Collision Theory
- Collision theory explains how chemical reactions occur and why reaction rates differ.
- It proposes that for a reaction to occur, molecular particles must collide.
- Not all collisions lead to a reaction. Only those with sufficient energy and the correct orientation result in a successful reaction.
- This necessary energy is known as the Activation Energy (Ea). Reactions only occur if the kinetic energy of the particles involved is equal to, or greater than the Activation Energy.
- Increasing temperature provides molecular particles with more kinetic energy, leading to more successful collisions per second, thus increasing the rate of reaction.
- Similarly, increasing the concentration or pressure also increases the frequency of collisions hence the rate of reaction. This is because there are more particles per unit volume to initiate collisions.
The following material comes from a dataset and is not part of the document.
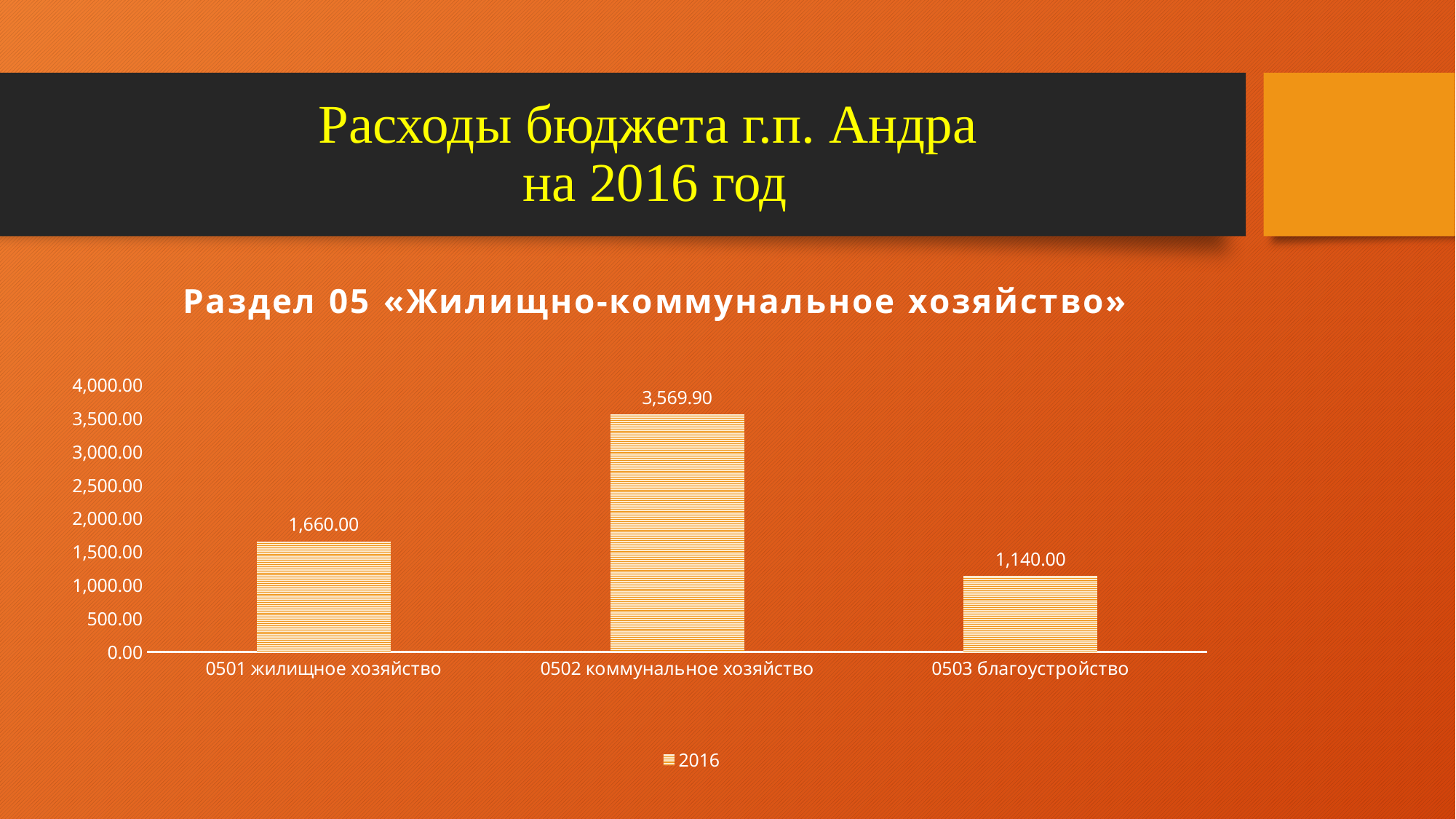
How many series does the legend list? 1 Which category has the highest value? 0502 коммунальное хозяйство What is the difference between the values for 0501 жилищное хозяйство and 0503 благоустройство? 520.00 Which category has the lowest value? 0503 благоустройство What is the value for 0503 благоустройство? 1,140.00 Is the value for 0502 коммунальное хозяйство greater or less than 3,000.00? greater What kind of chart is shown on the slide? bar chart Which is larger, the value for 0501 жилищное хозяйство or the value for 0503 благоустройство? 0501 жилищное хозяйство What is the value for 0501 жилищное хозяйство? 1,660.00 How many categories are shown on the x axis? 3 What is the value for 0502 коммунальное хозяйство? 3,569.90 What is the difference between the values for 0502 коммунальное хозяйство and 0501 жилищное хозяйство? 1,909.90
- Particle size can also impact the rate of reaction. The smaller the particle size, the larger the surface area for collisions to occur, hence increasing the rate.
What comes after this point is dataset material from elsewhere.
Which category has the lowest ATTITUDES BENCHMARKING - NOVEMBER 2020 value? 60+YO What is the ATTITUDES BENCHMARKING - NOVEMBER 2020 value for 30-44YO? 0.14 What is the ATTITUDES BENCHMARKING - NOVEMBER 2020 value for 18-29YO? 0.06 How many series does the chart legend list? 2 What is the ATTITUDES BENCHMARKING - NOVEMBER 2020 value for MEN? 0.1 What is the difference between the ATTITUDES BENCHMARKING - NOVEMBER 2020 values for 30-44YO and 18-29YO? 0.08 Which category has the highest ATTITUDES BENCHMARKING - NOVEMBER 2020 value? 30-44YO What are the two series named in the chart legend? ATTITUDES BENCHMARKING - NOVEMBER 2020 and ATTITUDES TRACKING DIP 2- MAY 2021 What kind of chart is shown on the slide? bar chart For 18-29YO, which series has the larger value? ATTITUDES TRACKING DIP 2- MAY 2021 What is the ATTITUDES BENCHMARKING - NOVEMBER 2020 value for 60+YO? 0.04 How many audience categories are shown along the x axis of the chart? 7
- Catalysts speed up chemical reactions without being used up. They provide an alternative reaction pathway with a lower activation energy, hence increasing the rate of reaction.
- The rate equation expression (rate=k[A]^m[B]^n) is derived from collision theory. It describes how the rate of reaction is affected by the concentration of reactants.
- Finally, a ‘successful’ collision is one where reactant particles collide with the correct orientation and with sufficient energy to overcome the activation energy barrier. If both conditions are not satisfied, the particles will simply bounce off each other and no reaction will occur.